__Provided text__.
========

There are several main styles of fixed electric heating loads, including baseboard heaters, unit heaters, heating cable sets (in-floor heating) and central electric heating, which is similar to central gas heat, in that there is one source that distributes heat, usually by blowing warmed air through ductwork.

Electric heating loads are very reliable methods of heating a building. By passing current through a resistive element, our electric heaters produce heat proportional to the square of the applied voltage.

$\text{P}={\displaystyle \frac{{\text{E}}^2}{\text{R}}}$

This means that if you connect your heating load at half its rated voltage, you will produce one quarter of the power, or consequently if you connected at twice the loads rated voltage you would develop four times the rated power. It is for this reason that fixed electric heating loads are connected at 240V, which is the line-to-line voltage inside most houses.

Central Electric Heat

A central electric furnace is comprised of a large bank of resistive heating coils, and a blower motor that pushes air across them. Most furnaces allow for the installation of air filters to help purify the air as it circulates through the building.

Control of the furnace comes from a low-voltage thermostat installed in a central location of the house. This room thermostat energizes a 24V solenoid contactor, which in turn energizes the 240V heating elements. As the temperature in the plenum chamber rises, eventually the blower motor thermostat engages and begins to push heated air throughout the building.

A central electric furnace control circuit

The furnace houses the relays which control the heating elements. These are normally switched on and off in increments of 5 kW or less. This helps reduce the strain on the line due the heavy currents drawn when large heating loads are all switched on simultaneously. This helps reduce the flickering of lights and other under voltage concerns in parallel circuits.

The furnace will also contain a high temperature safety cut-out switch that will disconnect all power to the heating elements if the temperature rises above a pre-set safety threshold. This can happen if the blower fan fails to engage and drive the heated air through the house, and thus draw cool air into the plenum chamber.

Electric furnaces are sized according to their power consumption and can generally range anywhere from 5 kW to 40 kW and be supplied with either single-phase voltage for household use, or three-phase voltage for industrial and commercial heaters, depending upon the availability at the point of installation.

Baseboard Heating

The simplest form of fixed electric heat is the baseboard heater. These small, modular units with their long horizontal profile are installed underneath windows and other areas of high ambient heat loss.

========

__Instructions for the task__.
Answer from the text on electric heating:
1. At what voltage are fixed electric heating loads connected?
2. What voltage does the solenoid contactor energized by the room thermostat use?
3. What range of sizes do electric furnaces generally come in?
The entries that follow the text are separate material.

========

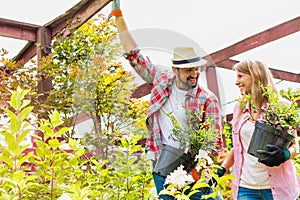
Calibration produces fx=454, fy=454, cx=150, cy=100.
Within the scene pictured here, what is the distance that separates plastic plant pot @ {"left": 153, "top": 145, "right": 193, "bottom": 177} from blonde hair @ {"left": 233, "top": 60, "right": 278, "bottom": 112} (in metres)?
0.57

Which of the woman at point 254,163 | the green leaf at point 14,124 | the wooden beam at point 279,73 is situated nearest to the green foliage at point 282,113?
the woman at point 254,163

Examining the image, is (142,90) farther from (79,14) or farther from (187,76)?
(79,14)

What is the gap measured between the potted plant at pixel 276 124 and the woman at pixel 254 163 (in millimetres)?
147

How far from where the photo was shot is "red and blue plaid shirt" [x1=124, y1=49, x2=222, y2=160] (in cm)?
155

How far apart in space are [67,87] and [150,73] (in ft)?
7.02

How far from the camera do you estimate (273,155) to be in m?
1.77

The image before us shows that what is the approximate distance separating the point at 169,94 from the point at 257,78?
59cm

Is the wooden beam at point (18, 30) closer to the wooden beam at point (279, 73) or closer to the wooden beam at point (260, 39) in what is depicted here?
the wooden beam at point (260, 39)

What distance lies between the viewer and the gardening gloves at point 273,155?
1.78 m

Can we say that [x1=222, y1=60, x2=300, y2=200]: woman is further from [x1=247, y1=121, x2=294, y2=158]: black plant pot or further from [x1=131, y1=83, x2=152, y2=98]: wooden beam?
[x1=131, y1=83, x2=152, y2=98]: wooden beam

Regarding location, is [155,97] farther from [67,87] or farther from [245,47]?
[245,47]

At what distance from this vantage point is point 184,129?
60.4 inches

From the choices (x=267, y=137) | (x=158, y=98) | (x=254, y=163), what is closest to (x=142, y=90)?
(x=158, y=98)

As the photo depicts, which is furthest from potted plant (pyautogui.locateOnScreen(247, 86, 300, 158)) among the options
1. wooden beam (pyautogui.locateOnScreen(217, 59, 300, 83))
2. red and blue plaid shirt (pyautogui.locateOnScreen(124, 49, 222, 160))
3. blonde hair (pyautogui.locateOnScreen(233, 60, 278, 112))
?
wooden beam (pyautogui.locateOnScreen(217, 59, 300, 83))
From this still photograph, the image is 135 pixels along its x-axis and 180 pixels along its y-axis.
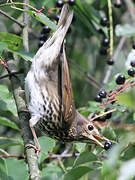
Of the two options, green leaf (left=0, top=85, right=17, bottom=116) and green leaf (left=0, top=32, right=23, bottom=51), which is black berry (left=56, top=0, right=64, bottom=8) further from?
green leaf (left=0, top=85, right=17, bottom=116)

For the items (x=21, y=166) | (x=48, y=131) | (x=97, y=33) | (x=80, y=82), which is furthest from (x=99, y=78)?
(x=21, y=166)

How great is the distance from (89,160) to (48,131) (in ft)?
3.98

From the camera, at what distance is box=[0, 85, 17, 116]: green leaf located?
354 cm

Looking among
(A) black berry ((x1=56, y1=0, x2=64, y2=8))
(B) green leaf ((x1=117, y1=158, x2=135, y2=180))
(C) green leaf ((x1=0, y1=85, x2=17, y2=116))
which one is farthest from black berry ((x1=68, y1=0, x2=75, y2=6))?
(B) green leaf ((x1=117, y1=158, x2=135, y2=180))

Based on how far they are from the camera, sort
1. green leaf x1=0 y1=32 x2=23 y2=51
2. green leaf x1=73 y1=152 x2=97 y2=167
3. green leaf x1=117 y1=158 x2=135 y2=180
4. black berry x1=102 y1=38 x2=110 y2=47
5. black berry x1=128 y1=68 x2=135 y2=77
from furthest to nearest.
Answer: black berry x1=102 y1=38 x2=110 y2=47, green leaf x1=0 y1=32 x2=23 y2=51, black berry x1=128 y1=68 x2=135 y2=77, green leaf x1=73 y1=152 x2=97 y2=167, green leaf x1=117 y1=158 x2=135 y2=180

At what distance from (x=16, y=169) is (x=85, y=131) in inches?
37.7

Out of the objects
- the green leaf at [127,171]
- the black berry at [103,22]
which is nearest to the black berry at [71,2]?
the black berry at [103,22]

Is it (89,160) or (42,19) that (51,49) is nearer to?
(42,19)

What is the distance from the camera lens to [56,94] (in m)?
4.02

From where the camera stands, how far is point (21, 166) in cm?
333

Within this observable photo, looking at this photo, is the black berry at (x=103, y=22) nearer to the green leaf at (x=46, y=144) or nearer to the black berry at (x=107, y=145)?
the green leaf at (x=46, y=144)

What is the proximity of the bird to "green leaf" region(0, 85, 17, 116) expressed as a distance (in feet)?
0.59

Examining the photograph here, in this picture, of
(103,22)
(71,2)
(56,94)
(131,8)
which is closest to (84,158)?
(56,94)

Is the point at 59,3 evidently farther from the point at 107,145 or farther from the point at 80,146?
the point at 107,145
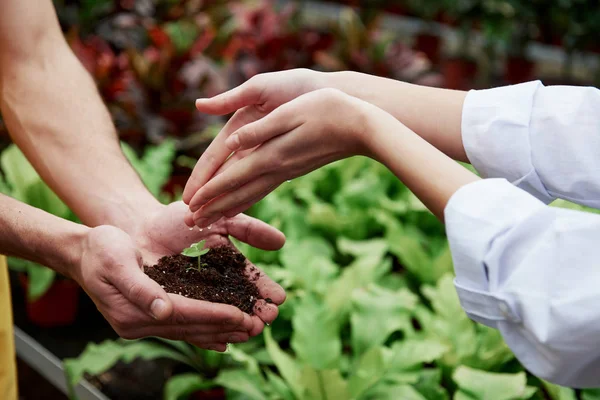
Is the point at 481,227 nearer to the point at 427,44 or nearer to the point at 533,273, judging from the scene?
the point at 533,273

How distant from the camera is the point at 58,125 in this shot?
1697 mm

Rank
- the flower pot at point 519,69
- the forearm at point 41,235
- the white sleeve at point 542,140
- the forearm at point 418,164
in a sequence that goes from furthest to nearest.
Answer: the flower pot at point 519,69, the forearm at point 41,235, the white sleeve at point 542,140, the forearm at point 418,164

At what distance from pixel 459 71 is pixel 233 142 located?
427cm

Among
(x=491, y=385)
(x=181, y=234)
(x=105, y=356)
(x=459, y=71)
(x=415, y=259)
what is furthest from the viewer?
(x=459, y=71)

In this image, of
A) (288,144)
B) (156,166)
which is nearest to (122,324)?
(288,144)

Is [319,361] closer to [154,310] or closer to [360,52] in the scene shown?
[154,310]

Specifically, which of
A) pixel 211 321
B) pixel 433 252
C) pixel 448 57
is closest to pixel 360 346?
pixel 433 252

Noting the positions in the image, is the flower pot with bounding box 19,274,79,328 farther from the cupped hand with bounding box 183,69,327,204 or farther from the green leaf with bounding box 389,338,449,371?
the cupped hand with bounding box 183,69,327,204

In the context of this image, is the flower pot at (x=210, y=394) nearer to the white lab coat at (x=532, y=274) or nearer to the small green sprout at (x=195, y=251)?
the small green sprout at (x=195, y=251)

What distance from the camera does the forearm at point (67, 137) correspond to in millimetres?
1665

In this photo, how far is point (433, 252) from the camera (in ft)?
9.02

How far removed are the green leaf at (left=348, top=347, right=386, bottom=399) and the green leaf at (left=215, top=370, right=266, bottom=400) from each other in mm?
271

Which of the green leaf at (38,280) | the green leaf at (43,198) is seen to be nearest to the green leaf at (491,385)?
the green leaf at (38,280)

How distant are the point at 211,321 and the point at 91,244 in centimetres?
27
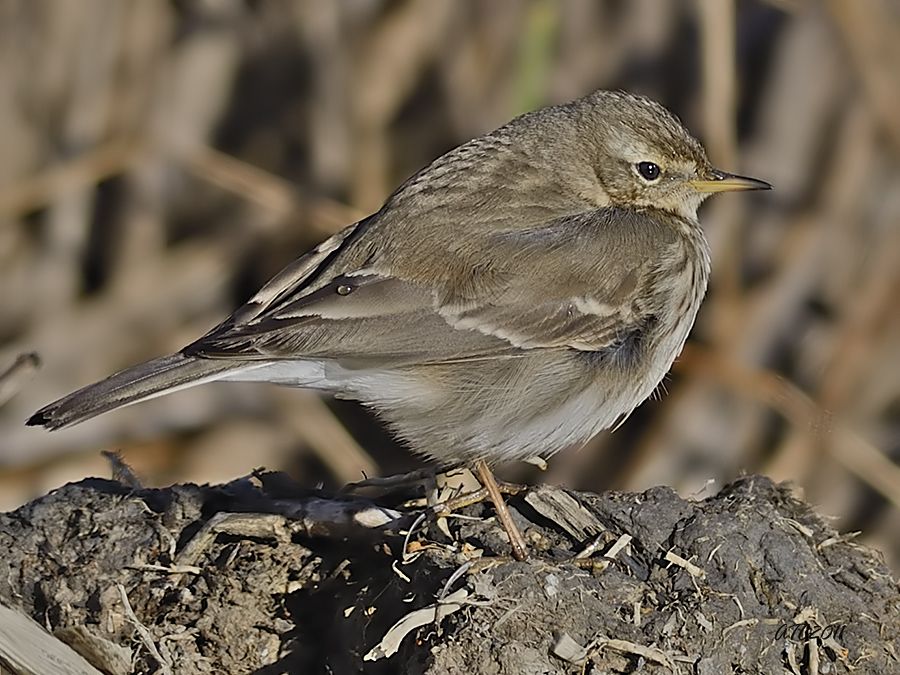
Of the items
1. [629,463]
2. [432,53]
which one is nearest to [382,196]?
[432,53]

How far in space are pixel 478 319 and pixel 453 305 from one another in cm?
8

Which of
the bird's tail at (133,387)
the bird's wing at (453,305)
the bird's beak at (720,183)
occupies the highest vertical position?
the bird's tail at (133,387)

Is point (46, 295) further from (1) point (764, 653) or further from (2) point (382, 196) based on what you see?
(1) point (764, 653)

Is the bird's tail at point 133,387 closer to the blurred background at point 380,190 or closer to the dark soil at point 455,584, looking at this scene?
the dark soil at point 455,584

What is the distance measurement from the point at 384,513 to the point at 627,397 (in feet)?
2.87

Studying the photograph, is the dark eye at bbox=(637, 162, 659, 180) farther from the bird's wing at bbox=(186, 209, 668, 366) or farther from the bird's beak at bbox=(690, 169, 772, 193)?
the bird's wing at bbox=(186, 209, 668, 366)

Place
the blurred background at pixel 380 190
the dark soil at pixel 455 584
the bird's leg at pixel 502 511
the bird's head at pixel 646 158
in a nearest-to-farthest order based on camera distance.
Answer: the dark soil at pixel 455 584 → the bird's leg at pixel 502 511 → the bird's head at pixel 646 158 → the blurred background at pixel 380 190

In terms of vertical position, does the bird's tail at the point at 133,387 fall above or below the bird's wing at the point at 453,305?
above

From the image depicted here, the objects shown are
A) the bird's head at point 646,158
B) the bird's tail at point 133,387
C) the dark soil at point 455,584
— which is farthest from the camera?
the bird's head at point 646,158

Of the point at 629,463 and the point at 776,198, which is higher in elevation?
the point at 776,198

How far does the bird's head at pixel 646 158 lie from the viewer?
5180 millimetres

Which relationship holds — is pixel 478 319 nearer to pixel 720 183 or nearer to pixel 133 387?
pixel 133 387

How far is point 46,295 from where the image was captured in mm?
7387

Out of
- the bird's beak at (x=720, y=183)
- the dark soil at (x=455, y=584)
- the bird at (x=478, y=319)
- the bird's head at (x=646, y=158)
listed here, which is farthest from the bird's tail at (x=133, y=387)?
the bird's beak at (x=720, y=183)
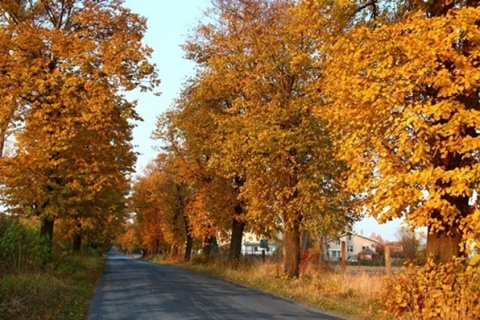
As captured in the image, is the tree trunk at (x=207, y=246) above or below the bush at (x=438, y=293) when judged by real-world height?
above

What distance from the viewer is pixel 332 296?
51.5 feet

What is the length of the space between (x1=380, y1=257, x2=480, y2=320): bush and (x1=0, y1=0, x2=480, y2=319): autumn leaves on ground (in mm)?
33

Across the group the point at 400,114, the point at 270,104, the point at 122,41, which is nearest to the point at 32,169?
the point at 122,41

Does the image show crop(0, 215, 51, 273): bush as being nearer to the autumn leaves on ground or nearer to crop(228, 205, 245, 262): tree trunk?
the autumn leaves on ground

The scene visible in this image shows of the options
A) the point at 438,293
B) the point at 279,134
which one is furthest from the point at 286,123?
the point at 438,293

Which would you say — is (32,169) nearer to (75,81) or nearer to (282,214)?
(75,81)

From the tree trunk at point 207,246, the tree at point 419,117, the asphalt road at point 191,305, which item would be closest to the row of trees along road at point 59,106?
the asphalt road at point 191,305

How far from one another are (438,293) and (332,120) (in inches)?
169

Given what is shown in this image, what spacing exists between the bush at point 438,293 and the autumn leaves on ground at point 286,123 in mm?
33

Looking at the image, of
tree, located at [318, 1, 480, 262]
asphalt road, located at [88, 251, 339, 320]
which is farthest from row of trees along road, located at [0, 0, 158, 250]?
tree, located at [318, 1, 480, 262]

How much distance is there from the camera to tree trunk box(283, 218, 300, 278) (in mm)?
20062

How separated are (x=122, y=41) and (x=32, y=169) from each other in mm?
5675

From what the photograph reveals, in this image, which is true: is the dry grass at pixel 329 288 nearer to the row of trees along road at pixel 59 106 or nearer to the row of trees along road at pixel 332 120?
the row of trees along road at pixel 332 120

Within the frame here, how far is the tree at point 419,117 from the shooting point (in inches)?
342
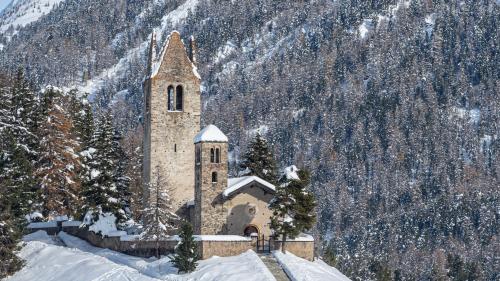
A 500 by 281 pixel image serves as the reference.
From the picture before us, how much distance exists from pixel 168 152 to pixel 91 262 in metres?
13.8

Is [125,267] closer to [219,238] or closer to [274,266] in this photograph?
[219,238]

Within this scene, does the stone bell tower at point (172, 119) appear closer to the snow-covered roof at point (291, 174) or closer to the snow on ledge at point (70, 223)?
the snow on ledge at point (70, 223)

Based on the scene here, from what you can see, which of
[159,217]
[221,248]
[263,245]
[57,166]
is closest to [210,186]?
[159,217]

========

__Expected answer__.
1. 240V
2. 24V
3. 5 kW to 40 kW